What do I know of India? Only that I love the Indian students who have been in my class: Akhil, Dhiti, Sanjay, Amritha, and Saani come first to mind. That I love Indian food such as samosas, tandoori chicken, naan and that wonderful mango ice the name of which I don’t even know. That books by Indian authors, such as The God of Small Things (which won the Booker prize in 1997), strike a chord in me that resonates deeply. That is why I had to read Salman Rushdie’s Midnight’s Children. The Booker of the Bookers? Read with friends? It was an opportunity not to be passed up.
Our hero begins by telling of his grandfather’s life, how Aadam Aziz was called as a doctor to see what was ailing a landowner’s daughter. When he arrives he discovers two women holding up a sheet with a hole cut out of the middle. It is through this hole that he is allowed to examine Naseem. One part at a time for each of the many he visits he makes. Eventually, they fall in love and marry. But, is there a more eloquent way of describing how it is that when we marry we never see the whole person? We see only the fragments, separated from the entirety, and these pieces when standing alone are often easier to love than when they are all assembled together into the person we realize we have married.
Aadam and Naseem have three daughters: Alia, Mumtaz and Emerald. It is Mumtaz, renamed Amina by her husband, who becomes pregnant with our hero. She awaits the birth with anxiety, as she is told by the fortune teller to whom she is brought, that “There will be a nose and knees: knees and a nose.” As if not knowing all that one is carrying is not cause for anxiety in itself.
There’s so much I’m glossing over here, so many parts of the story. But if I told them all I would deny you the pleasure of discovering them for yourself, and so I will go on to Rushdie’s style. His writing portrays images as clearly if I was watching them on film, telling what happened while at the same time wrapping it in a bit of the fantastic. However, I found his elements of ‘magicial realism’ to be more real than not. For example, he tells of Naseem’s ability to visit her daughters’ dreams.
What was it the spittoon-hitters said about Naseem Aziz? ‘She eavesdropped on her daughters’ dreams, just to know what they were up to.’ Yes, there’s no other explanation, stranger things have been known to happen in this country of ours, just pick up any newspaper and see the daily titbits recounting miracles in this village or that – Reverend Mother began to dream her daughters’ dreams.
There was no proof. The invasion of dreams – or a mother’s knowledge, or a woman’s intuition, call it what you like – is not something that will stand up in court…
It makes perfect sense to me, that analogy of ‘visiting her daughters’ dreams’ with a mother’s intuition. I know that my own mother is also capable of such a feat (whereas I have not had quite the same skill with my son).

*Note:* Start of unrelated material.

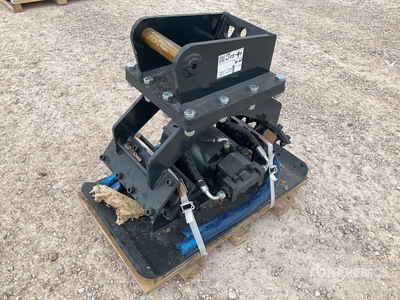 CP04 Plancha compactadora (Unused)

Or, how about the way that some women swallow their feelings? Because certain things are not to be said, these things fester inside so deeply that they still become apparent to anyone who is looking.

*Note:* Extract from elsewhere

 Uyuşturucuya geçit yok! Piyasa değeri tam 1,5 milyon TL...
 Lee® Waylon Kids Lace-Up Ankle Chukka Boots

Reverend Mother was forced to dig deep into her pantry, which thickened her rage like heat under a sauce. Hairs began to grow out of the moles on her face. Mumtaz noticed with concern that her mother was swelling, month by month. The unspoken words inside her were blowing her up…Mumtaz had the impression that her mother’s skin was becoming dangerously stretched.

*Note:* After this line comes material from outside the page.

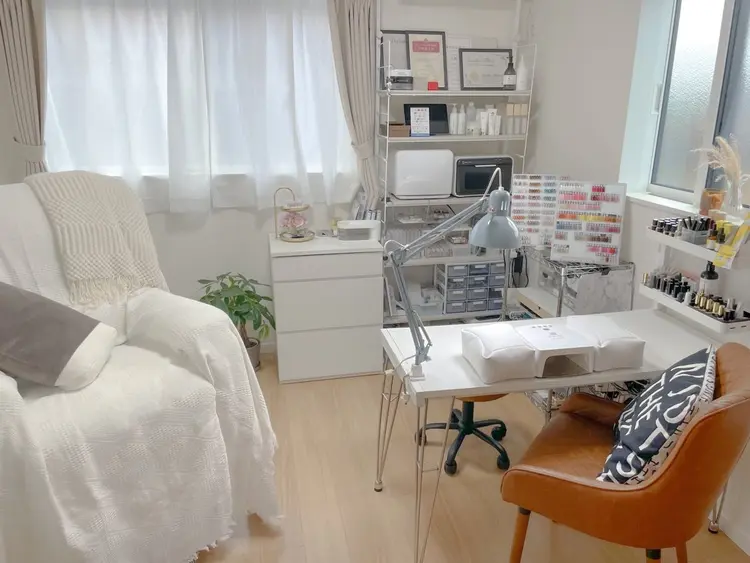 SAN’zu nailの内観・外観1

Near the conclusion of Book One, Earl Mountbatten of Burma has announced the Partition of India. It is August, 1947, and Naseem’s world is about to change. As is that for all of India with the pangs of birth.
And there was a sheet in a gloomy room. On that day, my inheritance began to form – the blue of Kashmiri sky which dripped into my grandfather’s eyes; the long sufferings of my great-grandmother which would become the forbearance of my own mother and the late steeliness of Naseem Aziz; my great-grandfather’s gift of conversing with birds which would descend through meandering bloodlines into the veins of my sister the Brass Monkey; the conflict between grandpaternal scepticism and grandmaternal credulity; and above all the ghostly essence of that perforated sheet, which doomed my mother to learn to love a man in segments, and which condemned me to see my own life – its meanings, its structures – in fragments also; so that by the time I understood it, it was far too late.
I’m eager to continue with Book Two, the first half of which will be discussed on April 30. There is much to be revealed, and what a revelation it is through Rushdie’s eyes.